Saints be praised!
The president of the Republic of Albania Bujar Nishani came out to Mapleton to honor the recently sainted nun Mother Teresa at a statue-unveiling ceremony on Sept. 25. Thousands packed Saint Athanasius Church and spilled out into the streets to commemorate the Nobel Prize-winning nun’s Albanian roots.
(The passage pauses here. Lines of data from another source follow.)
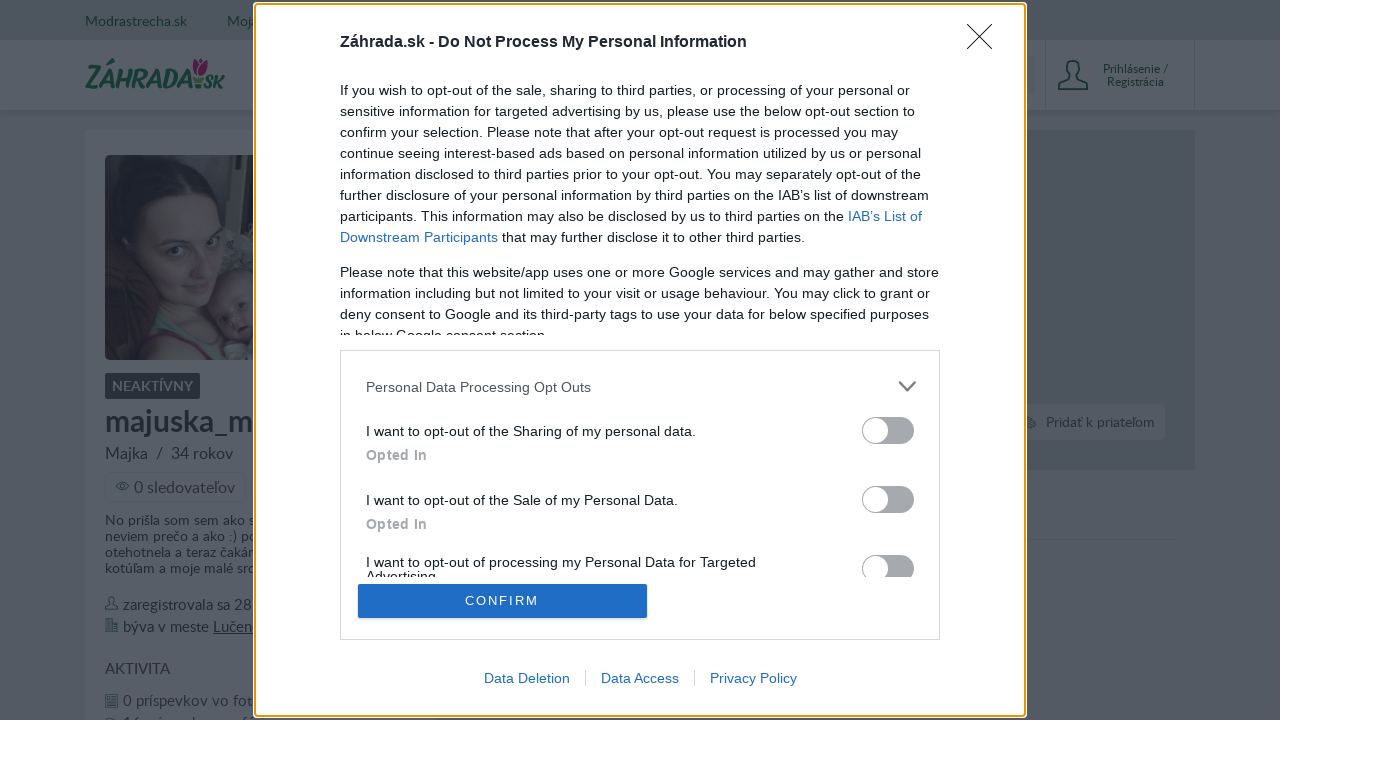

--- FILE ---
content_type: image/svg+xml
request_url: https://www.zahrada.sk/static/media/icon_category-real-estate.3e960feb.svg
body_size: 719
content:
<?xml version="1.0" encoding="utf-8"?>
<!-- Generator: Adobe Illustrator 22.0.1, SVG Export Plug-In . SVG Version: 6.00 Build 0)  -->
<svg version="1.1"  xmlns="http://www.w3.org/2000/svg" xmlns:xlink="http://www.w3.org/1999/xlink" x="0px" y="0px"
	 viewBox="0 0 256 256" style="enable-background:new 0 0 256 256;" xml:space="preserve">
<g>
	<path d="M25.6,12.8h115.2v230.4H25.6V12.8z M230.4,96v19.2h-57.6c-3.5,0-6.4,2.9-6.4,6.4s2.9,6.4,6.4,6.4h57.6v25.6h-57.6
		c-3.5,0-6.4,2.9-6.4,6.4s2.9,6.4,6.4,6.4h57.6V192h-57.6c-3.5,0-6.4,2.9-6.4,6.4s2.9,6.4,6.4,6.4h57.6v38.4h-76.8V96H230.4z
		 M249.6,243.2h-6.4V89.6c0-3.5-2.9-6.4-6.4-6.4h-83.2V6.4c0-3.5-2.9-6.4-6.4-6.4h-128c-3.5,0-6.4,2.9-6.4,6.4v236.8H6.4
		c-3.5,0-6.4,2.9-6.4,6.4c0,3.5,2.9,6.4,6.4,6.4h243.2c3.5,0,6.4-2.9,6.4-6.4C256,246.1,253.1,243.2,249.6,243.2z"/>
	<path d="M121.6,38.4c-3.5,0-6.4,2.9-6.4,6.4v12.8c0,3.5,2.9,6.4,6.4,6.4s6.4-2.9,6.4-6.4V44.8C128,41.3,125.1,38.4,121.6,38.4z"/>
	<path d="M44.8,38.4c-3.5,0-6.4,2.9-6.4,6.4v12.8c0,3.5,2.9,6.4,6.4,6.4s6.4-2.9,6.4-6.4V44.8C51.2,41.3,48.3,38.4,44.8,38.4z"/>
	<path d="M70.4,38.4c-3.5,0-6.4,2.9-6.4,6.4v12.8c0,3.5,2.9,6.4,6.4,6.4c3.5,0,6.4-2.9,6.4-6.4V44.8C76.8,41.3,73.9,38.4,70.4,38.4z
		"/>
	<path d="M96,38.4c-3.5,0-6.4,2.9-6.4,6.4v12.8c0,3.5,2.9,6.4,6.4,6.4s6.4-2.9,6.4-6.4V44.8C102.4,41.3,99.5,38.4,96,38.4z"/>
	<path d="M121.6,76.8c-3.5,0-6.4,2.9-6.4,6.4V96c0,3.5,2.9,6.4,6.4,6.4s6.4-2.9,6.4-6.4V83.2C128,79.7,125.1,76.8,121.6,76.8z"/>
	<path d="M44.8,76.8c-3.5,0-6.4,2.9-6.4,6.4V96c0,3.5,2.9,6.4,6.4,6.4s6.4-2.9,6.4-6.4V83.2C51.2,79.7,48.3,76.8,44.8,76.8z"/>
	<path d="M70.4,76.8c-3.5,0-6.4,2.9-6.4,6.4V96c0,3.5,2.9,6.4,6.4,6.4c3.5,0,6.4-2.9,6.4-6.4V83.2C76.8,79.7,73.9,76.8,70.4,76.8z"
		/>
	<path d="M96,76.8c-3.5,0-6.4,2.9-6.4,6.4V96c0,3.5,2.9,6.4,6.4,6.4s6.4-2.9,6.4-6.4V83.2C102.4,79.7,99.5,76.8,96,76.8z"/>
	<path d="M121.6,115.2c-3.5,0-6.4,2.9-6.4,6.4v12.8c0,3.5,2.9,6.4,6.4,6.4s6.4-2.9,6.4-6.4v-12.8C128,118.1,125.1,115.2,121.6,115.2
		z"/>
	<path d="M44.8,115.2c-3.5,0-6.4,2.9-6.4,6.4v12.8c0,3.5,2.9,6.4,6.4,6.4s6.4-2.9,6.4-6.4v-12.8C51.2,118.1,48.3,115.2,44.8,115.2z"
		/>
	<path d="M70.4,115.2c-3.5,0-6.4,2.9-6.4,6.4v12.8c0,3.5,2.9,6.4,6.4,6.4c3.5,0,6.4-2.9,6.4-6.4v-12.8
		C76.8,118.1,73.9,115.2,70.4,115.2z"/>
	<path d="M96,115.2c-3.5,0-6.4,2.9-6.4,6.4v12.8c0,3.5,2.9,6.4,6.4,6.4s6.4-2.9,6.4-6.4v-12.8C102.4,118.1,99.5,115.2,96,115.2z"/>
	<path d="M121.6,153.6c-3.5,0-6.4,2.9-6.4,6.4v12.8c0,3.5,2.9,6.4,6.4,6.4s6.4-2.9,6.4-6.4V160C128,156.5,125.1,153.6,121.6,153.6z"
		/>
	<path d="M44.8,153.6c-3.5,0-6.4,2.9-6.4,6.4v12.8c0,3.5,2.9,6.4,6.4,6.4s6.4-2.9,6.4-6.4V160C51.2,156.5,48.3,153.6,44.8,153.6z"/>
	<path d="M70.4,153.6c-3.5,0-6.4,2.9-6.4,6.4v12.8c0,3.5,2.9,6.4,6.4,6.4c3.5,0,6.4-2.9,6.4-6.4V160
		C76.8,156.5,73.9,153.6,70.4,153.6z"/>
	<path d="M96,153.6c-3.5,0-6.4,2.9-6.4,6.4v12.8c0,3.5,2.9,6.4,6.4,6.4s6.4-2.9,6.4-6.4V160C102.4,156.5,99.5,153.6,96,153.6z"/>
	<path d="M121.6,192c-3.5,0-6.4,2.9-6.4,6.4v12.8c0,3.5,2.9,6.4,6.4,6.4s6.4-2.9,6.4-6.4v-12.8C128,194.9,125.1,192,121.6,192z"/>
	<path d="M44.8,192c-3.5,0-6.4,2.9-6.4,6.4v12.8c0,3.5,2.9,6.4,6.4,6.4s6.4-2.9,6.4-6.4v-12.8C51.2,194.9,48.3,192,44.8,192z"/>
	<path d="M70.4,192c-3.5,0-6.4,2.9-6.4,6.4v12.8c0,3.5,2.9,6.4,6.4,6.4c3.5,0,6.4-2.9,6.4-6.4v-12.8C76.8,194.9,73.9,192,70.4,192z"
		/>
	<path d="M96,192c-3.5,0-6.4,2.9-6.4,6.4v12.8c0,3.5,2.9,6.4,6.4,6.4s6.4-2.9,6.4-6.4v-12.8C102.4,194.9,99.5,192,96,192z"/>
</g>
</svg>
Teresa may have been Catholic, but the ceremony was a multi-religious tribute to her work, said one organizer.
“Mother Teresa honored all Albanians with the great work that she did,” said Marko Kepi, the president of the Albanian Roots cultural organization. “She was beyond her faith when it came to helping people, and we felt it was important to have people of different faiths, backgrounds, and nationalities come, because that’s what she was all about.”
Local pols and cultural leaders unveiled the statue in front of the church on the corner of 61st Street and Bay Parkway. The ceremony featured traditional Albanian music and dance, and prayer hosted by religious leaders from the East Midwood Jewish Center, Saint Nicolas Albanian Orthodox Church, and the Albanian Islamic Center of Staten Island.
Indian and Irish dance troops cut a rug, because the saint became a nun in Ireland and primarily worked in India, said Kepi.
The Albanian Roots organization paid for the statue — which features a plaque that discusses her ethnic heritage — and choose to place the figure in Southern Brooklyn because of the area’s large Albanian population. Community members from a variety of faiths came together and donated their services to install the effigy, said Kepi.
“When I spoke to the volunteers, they said they’ll do anything for Mother Teresa,” he said. “Them being Albanian they saw her Albanian roots as something to be proud of and they wanted to share that with others.”